[Trecho do texto]:
----

A investigação da Comissão de Valores Mobiliários (CVM) sobre o caso da compra da GVT pela Vivendi identificou que, depois de ter comprado 4,9% das ações da empresa brasileira na bolsa, a companhia francesa teria continuado a fazer aquisições de derivativos para elevar sua exposição à companhia brasileira sem comunicar as compras ao mercado.
Conforme a Instrução nº 358 da CVM, quando um investidor ultrapassa o limite de 5% das ações de uma empresa, ele precisa divulgar essa informação publicamente, embora não esteja dito expressamente que esse cálculo deve considerar derivativos lastreados em ações.
Em acordo firmado ontem, a Vivendi aceitou pagar R$ 150 milhões à CVM para encerrar o processo em que era acusada, entre outras coisas, de operação fraudulenta e de uso de informação privilegiada na transação de compra da GVT no fim de 2009.
Esse é, de longe, o acordo de maior valor já firmado pela autarquia com um acusado, equivalendo a três vezes o montante de R$ 47 milhões de todos os termos de compromisso assinados pela CVM no ano passado inteiro.
O segundo maior termo de compromisso foi firmado com o Safra, em 2007, no valor de R$ 29,5 milhões, sendo que a maior parte era para ressarcimento de cotistas de fundos da instituição. O terceiro mais relevante, cujos recursos foram apenas para a autarquia, foi firmado com o banco Credit Suisse, em 2009, em uma acusação de uso de informação privilegiada com ações da fabricante de aviões Embraer. O valor pago foi de R$ 19,2 milhões.
Segundo a apuração da autarquia, a Vivendi comprou derivativos, chamados de "total return swaps", do banco japonês Nomura, por meio do banco Rothschild. Para lastrear para os contratos, o Nomura comprou os papéis da GVT no mercado local e chegou até a anunciar sua posição publicamente.

----

[Dados fornecidos]:
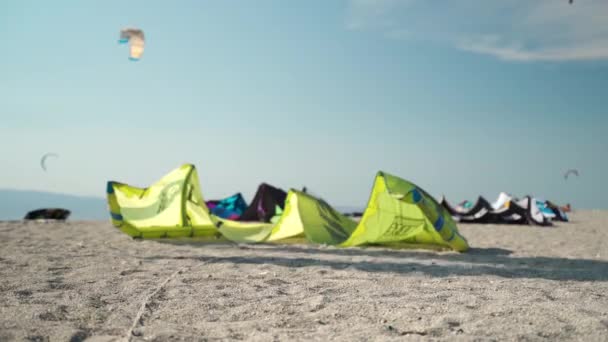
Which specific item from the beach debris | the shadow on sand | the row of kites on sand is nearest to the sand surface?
the shadow on sand

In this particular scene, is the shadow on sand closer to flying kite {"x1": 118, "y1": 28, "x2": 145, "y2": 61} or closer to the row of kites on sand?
the row of kites on sand

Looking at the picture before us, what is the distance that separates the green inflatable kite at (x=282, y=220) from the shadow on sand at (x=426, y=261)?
40 centimetres

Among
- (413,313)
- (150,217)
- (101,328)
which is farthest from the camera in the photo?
(150,217)

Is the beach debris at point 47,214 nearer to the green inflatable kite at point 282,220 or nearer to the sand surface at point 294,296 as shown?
the green inflatable kite at point 282,220

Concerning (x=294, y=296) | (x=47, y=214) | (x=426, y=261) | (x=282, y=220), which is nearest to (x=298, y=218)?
(x=282, y=220)

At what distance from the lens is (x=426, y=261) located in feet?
23.8

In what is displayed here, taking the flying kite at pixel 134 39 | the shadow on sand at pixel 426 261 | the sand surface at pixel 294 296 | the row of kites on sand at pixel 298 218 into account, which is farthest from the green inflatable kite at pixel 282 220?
the flying kite at pixel 134 39

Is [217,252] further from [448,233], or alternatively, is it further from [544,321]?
[544,321]

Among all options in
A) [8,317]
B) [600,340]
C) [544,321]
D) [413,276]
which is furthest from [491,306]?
[8,317]

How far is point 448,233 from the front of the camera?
8305mm

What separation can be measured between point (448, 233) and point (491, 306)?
14.3ft

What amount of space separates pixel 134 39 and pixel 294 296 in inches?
435

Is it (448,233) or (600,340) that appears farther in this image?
(448,233)

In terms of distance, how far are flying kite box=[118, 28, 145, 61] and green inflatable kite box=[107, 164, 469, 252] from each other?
4.14 meters
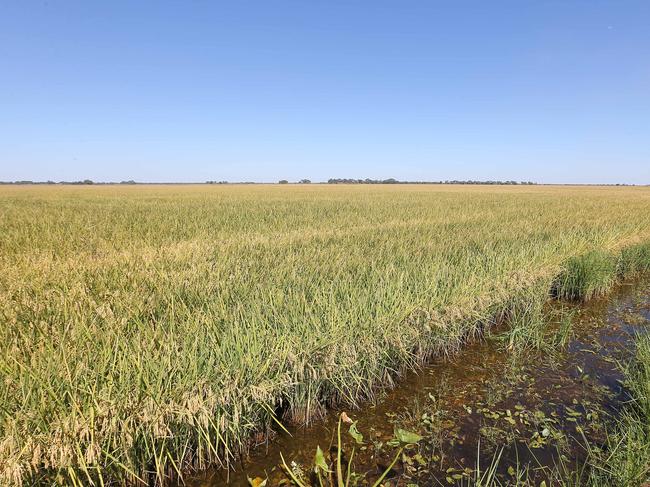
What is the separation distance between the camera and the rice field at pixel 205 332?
6.91 ft

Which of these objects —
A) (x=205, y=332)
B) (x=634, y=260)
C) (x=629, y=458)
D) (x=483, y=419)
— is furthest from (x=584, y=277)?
(x=205, y=332)

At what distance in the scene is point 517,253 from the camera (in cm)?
673

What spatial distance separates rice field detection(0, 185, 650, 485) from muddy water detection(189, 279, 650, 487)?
22 centimetres

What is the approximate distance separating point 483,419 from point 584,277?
16.4 feet

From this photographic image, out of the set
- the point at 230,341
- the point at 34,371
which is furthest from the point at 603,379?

----

[Tarefa proposta A]: No texto sobre o acordo entre a Vivendi e a CVM, quanto a Vivendi aceitou pagar para encerrar o processo?
[Tarefa proposta B]: Reescreva o texto sobre o acordo da Vivendi com a CVM de "Esse é, de longe, o" até "ano passado inteiro.", inclusive, substituindo "de longe" por "com folga".
[Tarefa proposta C]: Dê sequência ao texto sobre a investigação da CVM na compra da GVT pela Vivendi, começando logo após a última frase apresentada.

[Resposta esperada A]: R$ 150 milhões.

[Resposta esperada B]:
Esse é, com folga, o acordo de maior valor já firmado pela autarquia com um acusado, equivalendo a três vezes o montante de R$ 47 milhões de todos os termos de compromisso assinados pela CVM no ano passado inteiro.

[Resposta esperada C]:
No mesmo dia em que anunciou ter atingido participação de 57,5% das ações da GVT, a Vivendi teria transferido esses "swaps", equivalentes a 9,7% do capital, para o fundo Tyrus Capital (que também é alvo de processo e não propôs acordo), e ficado com uma opção de compra desses instrumentos, que tinham previsão de liquidação exclusivamente financeira. Por sua própria conta, o Tyrus já havia comprado uma parcela relevante de "swaps" lastreados em ações da GVT, esses sim, a essa altura, já com opção de liquidação física.
O inquérito informa que um dia antes o Tyrus havia consultado a Nomura sobre a opção de retificar os "swaps", para que eles previssem a liquidação física, mas por algum motivo isso não foi feito.
No dia 13 de novembro do ano passado, então, a Vivendi comprou mais ações diretamente no mercado (além da posição de 4,9% que já detinha), firmou acordo de opção de compra de 19,4% referente aos derivativos que estavam com o Tyrus, e ficou com a fatia de 30% do capital dos antigos controladores.
No comunicado ao mercado divulgado no mesmo dia, a Vivendi informou que tinha alcançado uma fatia de 57,5% do capital, o que foi entendido pelo mercado como um fracasso antecipado da oferta pública que havia sido lançada pela Telefónica, que estava agendada para o dia 19.
Se a companhia francesa tivesse comprado de 20% a 30% do capital da GVT em um mesmo dia no mercado, de grandes acionistas, em operações fechadas fora da bolsa, como era a suspeita inicial, a Vivendi teria infringido outra regra da CVM, que seria uma oferta pública de aquisição de ações sem registro.
Por conta de ter supostamente induzido o mercado a erro, a CVM acusou a Vivendi de operação fraudulenta. Ao continuar comprando ações no mercado, enquanto não havia divulgado que parte dos derivativos que possuía não previam liquidação física, a autarquia considera que houve negociação com uso de informação privilegiada.
Apesar de as acusações serem relevantes, o Valor apurou que havia o entendimento de que, num julgamento, a multa a ser imposta à Vivendi não poderia ser da ordem de alguns bilhões, por ser metade do valor da aquisição, que totalizou R$ 7,5 bilhões. Isso porque não é possível enquadrar todas as compras de participação como irregulares.
Em comunicado, a Vivendi fez questão de ressaltar que a assinatura do acordo "não implica em confissão ou reconhecimento de culpa". Questionado sobre a decisão de pagar R$ 150 milhões mesmo se considerando inocente, Simon Gillham, vice-presidente executivo de comunicação da Vivendi disse, por telefone, que a intenção era deixar essa investigação para trás, e se focar em 2011 apenas no crescimento da GVT.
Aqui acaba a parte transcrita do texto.